> [Objective] Could you reproduce, word for word, the part of the records that opens with the line containing "Which from the list" and closes with the line containing "Analyzing this picture, does", including both of those lines and nothing else?

> [Supplied entries]
+++

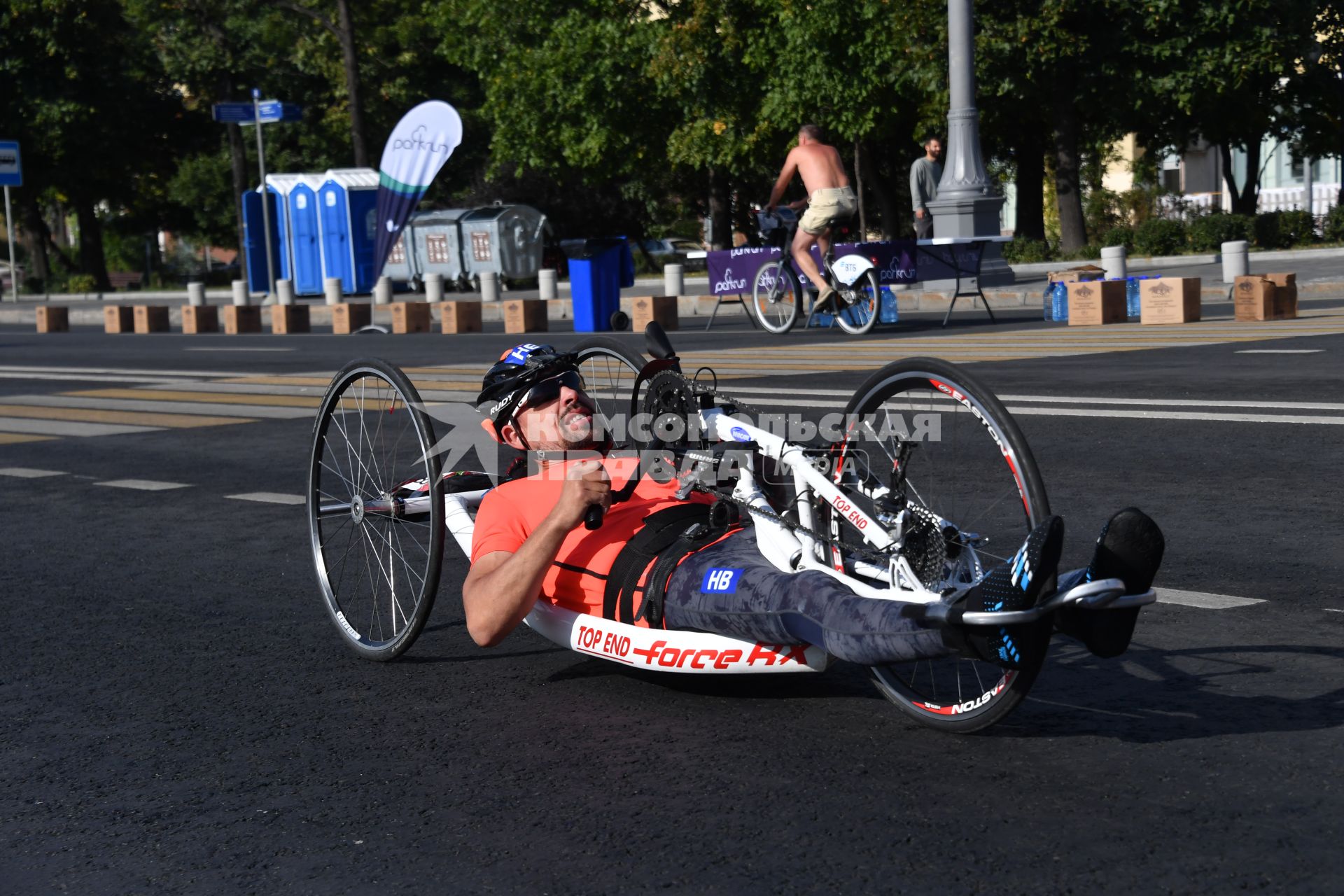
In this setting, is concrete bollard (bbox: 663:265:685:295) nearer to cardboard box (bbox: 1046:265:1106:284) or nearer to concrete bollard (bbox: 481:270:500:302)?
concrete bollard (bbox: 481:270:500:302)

+++

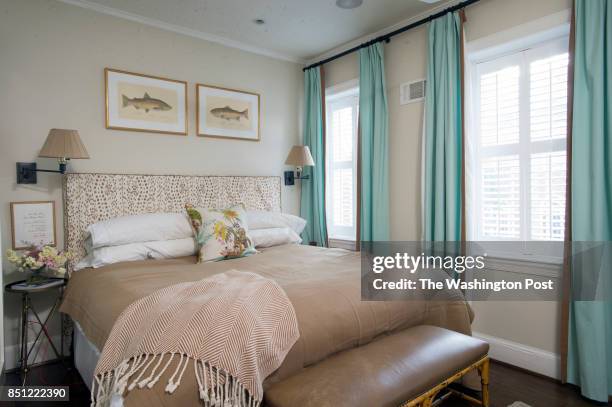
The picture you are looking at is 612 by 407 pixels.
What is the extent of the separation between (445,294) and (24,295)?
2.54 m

+++

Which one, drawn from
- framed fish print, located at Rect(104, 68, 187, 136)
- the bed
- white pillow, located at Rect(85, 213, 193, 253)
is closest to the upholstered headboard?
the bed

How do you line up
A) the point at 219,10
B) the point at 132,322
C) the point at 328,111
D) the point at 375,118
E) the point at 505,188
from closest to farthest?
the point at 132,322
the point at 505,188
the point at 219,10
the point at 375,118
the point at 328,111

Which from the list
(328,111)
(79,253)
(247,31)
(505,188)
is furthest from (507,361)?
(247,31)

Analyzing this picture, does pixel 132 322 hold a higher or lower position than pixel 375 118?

+++

> [Response to the task]
Which from the list
(328,111)
(79,253)
(247,31)
(505,188)
is furthest from (507,361)?
(247,31)

Analyzing this picture, does pixel 132 322 hold a higher or lower position than pixel 375 118?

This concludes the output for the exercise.